Les refrains de mon enfance y sont gravés dans les murs. Ici et là, j’aperçois le souvenir d’un jouet. Je sens la douceur de ma première peluche, devine l’ombre de mon vélo. J’entends comme étouffées les répliques d’un film que je connais par cœur. Et puis il y a le bruit de la porte que je claque quand je rentre de l‘école… Et cette odeur d’automne, d’herbes et de feuilles mouillées…
Je voudrais ralentir, m’attarder mais ce que j’ai à faire ne peut attendre. Je me dirige vers le donjon. Les chambres se succèdent et j’y traverse mes souvenirs. Dans la toute dernière pièce je distingue sa silhouette. Elle est assise au milieu de toutes nos photos, auréolée d’amour. Elle ne bouge pas, ne me regarde même pas et pourtant je sens, son souffle et sa force… Je me souviens du parfum de nos nuits et je sais qu’elle m’attendra toujours.
Mais déjà, je crois entendre les plaintes à l’étage. Alors je grimpe les marches quatre à quatre et suis maintenant devant la seule porte de mon château qui mérite de posséder un verrou.
Cette pièce est lugubre et je ne m’y attarderai pas. Le sac est là et c’est le pire de tous. C’est le dernier que j’ai jeté au milieu des autres… Celui qui contient le plus épouvantable de tous mes gestes et je dois l’oublier pour continuer à vivre.
Le nombre de mes victimes me semble infini et me remplit de terreur.
Tous ils puent la honte la culpabilité et la tristesse. Certains sacs sont à demi ouverts, et laissent échapper leur colère, leur rancœur, éclaboussant le sol et refluant dans l’obscurité. D’autres s’agitent emplis de peur, m’accusent, remuent et rampent vers moi.
Je me saisis du sac que je suis venu chercher. Je resserre le nœud si fort que la corde m’entaille la paume des mains.
Rien ne doit sortir de ce sac de toile que je vais devoir trainer derrière moi. Pas même un son.
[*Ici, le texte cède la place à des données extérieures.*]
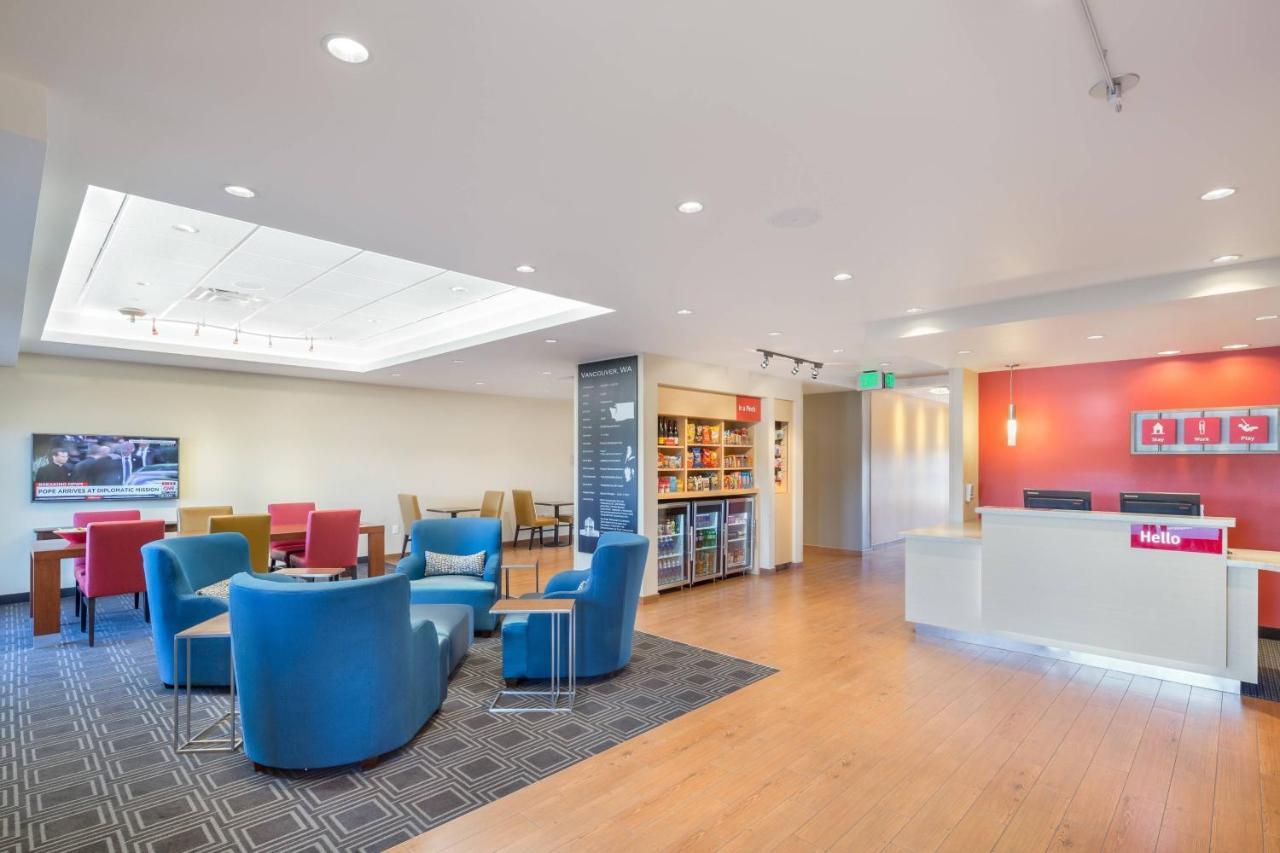 Towneplace By Marriott Suites Portland Vancouver Evergreen Eksteriør bilde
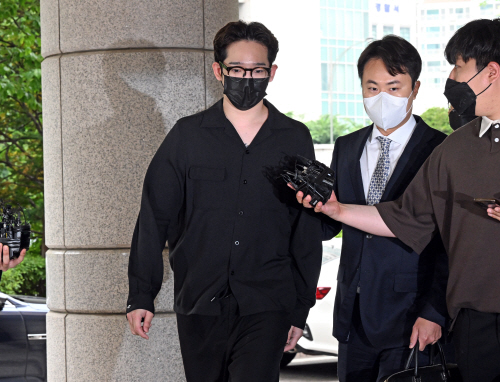 가수 남태현, 영장실질심사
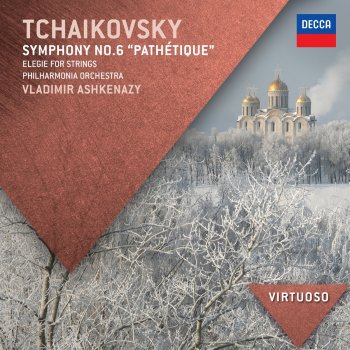 Royal Philharmonic Orchestra feat. Vladimir Ashkenazy Elegie in G Major for Strings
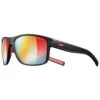 Lunettes De Soleil Julbo Renegade Noir Mat Reactiv Performance 1-3 Red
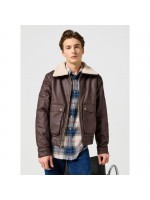 WRANGLER ΠΟΥΚΑΜΙΣΟ ΚΑΡΩ ΜΠΛΕ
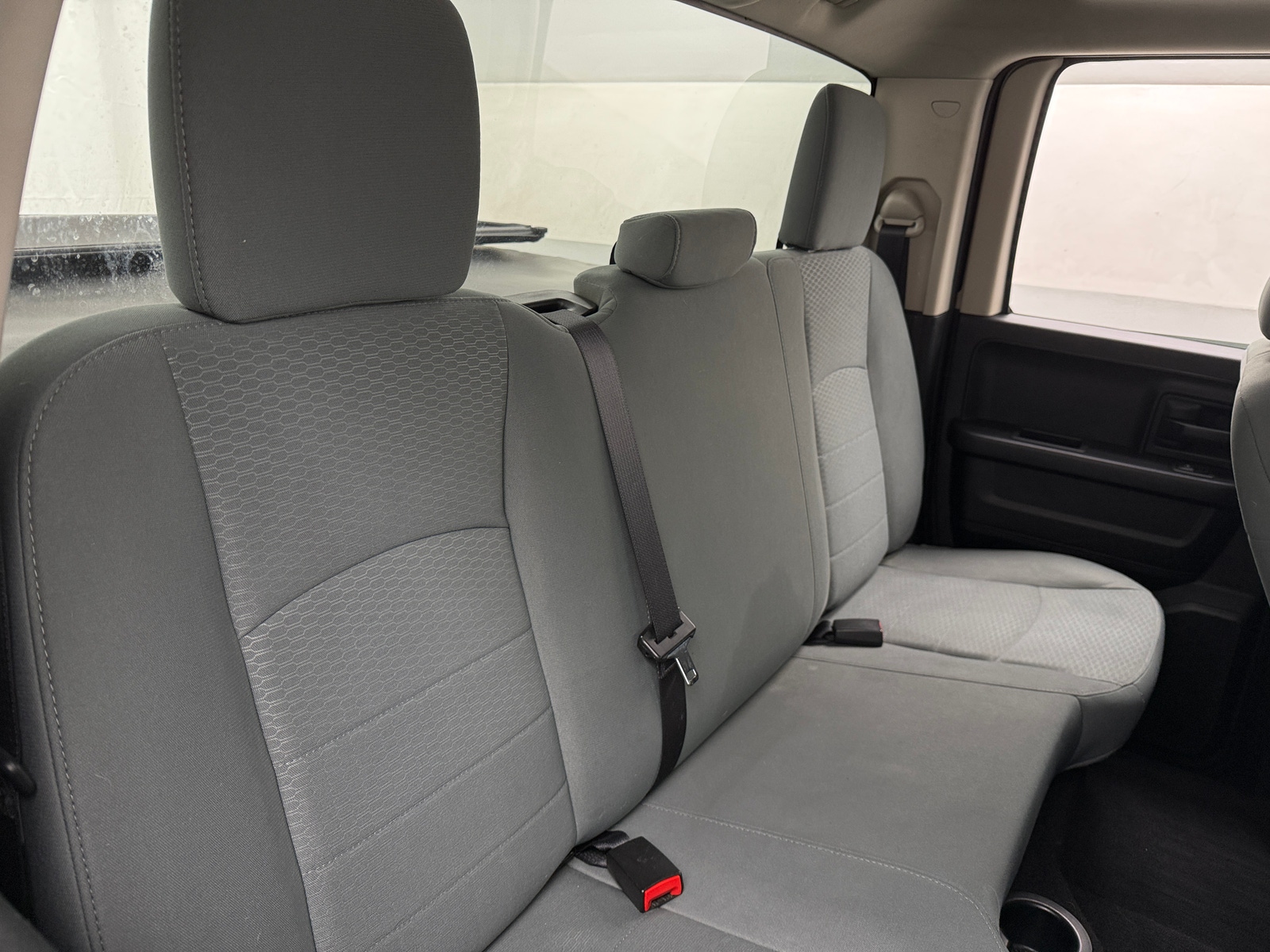 Thumbnail: 2017 RAM 1500 - 6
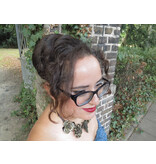 Rose Bun Hairpiece S Extra for all hair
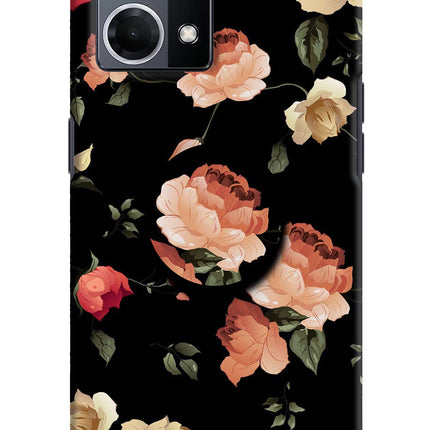 Flowers Oppo F21 Pro 4G Pop Case by Casekaro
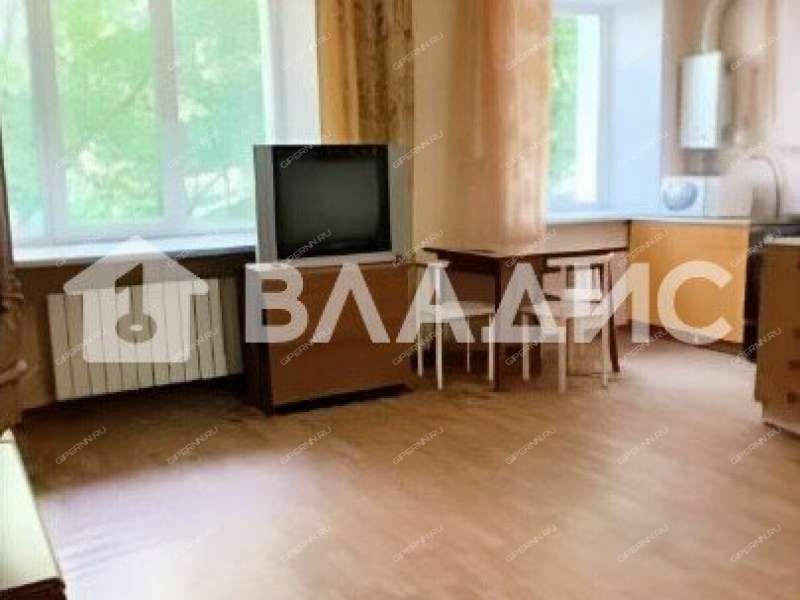 двухкомнатная квартира на улице Вологдина дом 5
Je recule, tire mon fardeau hors de la pièce et referme l’épaisse porte de mes souvenirs les plus sombres.
Le semi a brusquement freiné. Mes doigts se contractent sur la corde et se mettent à trembler. Je vérifie le verrou. Il est bien poussé.
J’entreprends alors une longue descente. Le sac est lourd, je le tire et le traine comme s’il était rempli d’immondices. Il s’accroche à l’angle des marches, reste parfois coincé au tournant d’une coursive. Je le soulève, le hisse, le portant parfois.
Au bas de l’escalier la lumière devient verdâtre, et un long boyau s’ouvre face à moi, pavé de larges pierres. C’est l’entrée des souterrains.
Les ombres s’épaississent, tandis que des herbes malsaines et diaboliques me caressent la peau, tentant de me retenir.
Le puits béant n’est plus qu’à quelques mètres. J’aperçois la trappe.
C’est alors que le conducteur accélère. Je sens le moteur du camion monter en régime. Le monstre d’acier prend de la vitesse, et la cabine se met à trembler. Mais rien ne doit me troubler, rien ne doit me faire ouvrir les yeux. Je me retiens d’une main aux aspérités du mur et tente de retrouver mon équilibre.
Du pied, je pousse la trappe qui ferme le trou et bascule brusquement le sac dans la profondeur absolue des oubliettes.